**STUDY TEXT**
----
The call for studies to investigate how physicians use online evidence systems and the impact of these on patient care has been consistent since the 1990s,14,15,21
yet to date, the small number of studies conducted have relied almost entirely on results from physician surveys.15,17,22
The present study adopted a unique approach to this problem by examining in detail patterns of online evidence use and their relationship to patient admissions across a large clinician population.
The results showed that “actual” patterns of use, as measured by computer logs, supported the hypothesis that clinicians seek evidence to support patient care decisions. We found that patterns of online evidence use supported hypothesis 1 with the greatest use of CIAP occurring during the core working days and times, with most searches originating from hospitals. Over 40% of clinicians reported that they had direct experience of CIAP use resulting in improved patient care.
The pattern of hospital CIAP use during the week did not support hypothesis 2, which posited that use was primarily related to research and continuing education, and thus a reasonably even distribution of evidence use across the day, with greater use in the early evenings, would be apparent. In contrast, the pattern of online evidence use at clinicians' homes over the same weekday period closely matched hypothesis 2. Both home and hospital weekend use of the online evidence resources also more closely fitted hypothesis 2's pattern of use. Consequently, a mixed pattern of evidence use emerges, with clinically driven searching occurring during contact with patients, and educational- or research-motivated access occurring at other times.
----
**Stored data**
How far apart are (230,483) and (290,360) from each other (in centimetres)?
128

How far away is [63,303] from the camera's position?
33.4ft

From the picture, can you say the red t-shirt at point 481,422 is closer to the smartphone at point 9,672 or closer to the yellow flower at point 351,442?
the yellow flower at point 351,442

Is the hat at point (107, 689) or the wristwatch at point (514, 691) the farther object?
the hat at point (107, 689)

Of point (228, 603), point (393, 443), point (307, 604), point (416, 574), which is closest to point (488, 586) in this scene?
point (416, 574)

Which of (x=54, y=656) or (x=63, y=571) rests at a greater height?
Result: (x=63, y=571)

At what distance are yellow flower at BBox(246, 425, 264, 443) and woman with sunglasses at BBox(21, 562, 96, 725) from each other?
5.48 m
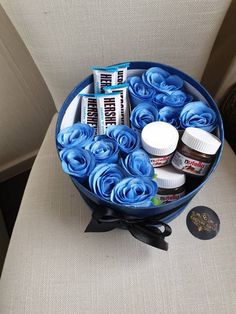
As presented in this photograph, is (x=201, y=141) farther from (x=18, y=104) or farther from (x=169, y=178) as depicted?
(x=18, y=104)

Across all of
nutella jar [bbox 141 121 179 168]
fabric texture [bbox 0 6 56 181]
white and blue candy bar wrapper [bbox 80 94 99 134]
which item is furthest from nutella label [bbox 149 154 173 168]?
fabric texture [bbox 0 6 56 181]

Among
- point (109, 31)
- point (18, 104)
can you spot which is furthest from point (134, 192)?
point (18, 104)

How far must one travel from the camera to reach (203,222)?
51 cm

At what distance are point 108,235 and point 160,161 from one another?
0.16 meters

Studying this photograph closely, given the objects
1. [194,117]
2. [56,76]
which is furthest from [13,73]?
[194,117]

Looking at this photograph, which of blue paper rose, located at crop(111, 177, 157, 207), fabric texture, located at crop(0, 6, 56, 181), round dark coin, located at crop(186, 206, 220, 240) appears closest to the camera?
blue paper rose, located at crop(111, 177, 157, 207)

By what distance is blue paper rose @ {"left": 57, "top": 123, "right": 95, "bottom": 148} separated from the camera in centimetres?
41

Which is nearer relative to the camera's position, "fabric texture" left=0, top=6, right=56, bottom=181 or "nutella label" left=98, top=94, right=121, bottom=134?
"nutella label" left=98, top=94, right=121, bottom=134

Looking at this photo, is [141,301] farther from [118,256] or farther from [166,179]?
[166,179]

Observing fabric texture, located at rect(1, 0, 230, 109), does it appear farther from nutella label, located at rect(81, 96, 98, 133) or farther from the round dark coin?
the round dark coin

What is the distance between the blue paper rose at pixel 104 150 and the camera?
404mm

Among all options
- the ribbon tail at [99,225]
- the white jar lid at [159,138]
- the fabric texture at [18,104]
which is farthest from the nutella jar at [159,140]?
the fabric texture at [18,104]

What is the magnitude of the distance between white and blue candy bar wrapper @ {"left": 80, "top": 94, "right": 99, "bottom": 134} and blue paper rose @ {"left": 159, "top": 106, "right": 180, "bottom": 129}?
0.32 feet

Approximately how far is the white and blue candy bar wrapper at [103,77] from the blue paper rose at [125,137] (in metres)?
----
**WORK INSTRUCTION A**
Duplicate the text on clinicians' online evidence use word for word, starting with "The call for" and going on through "large clinician population.".
**WORK INSTRUCTION B**
In the text on clinicians' online evidence use, what share of clinicians reported direct experience of CIAP use resulting in improved patient care?
The records are material separate from the text on clinicians' online evidence use.

**TASK RESULT A**
The call for studies to investigate how physicians use online evidence systems and the impact of these on patient care has been consistent since the 1990s,14,15,21
yet to date, the small number of studies conducted have relied almost entirely on results from physician surveys.15,17,22
The present study adopted a unique approach to this problem by examining in detail patterns of online evidence use and their relationship to patient admissions across a large clinician population.

**TASK RESULT B**
Over 40% of clinicians reported it.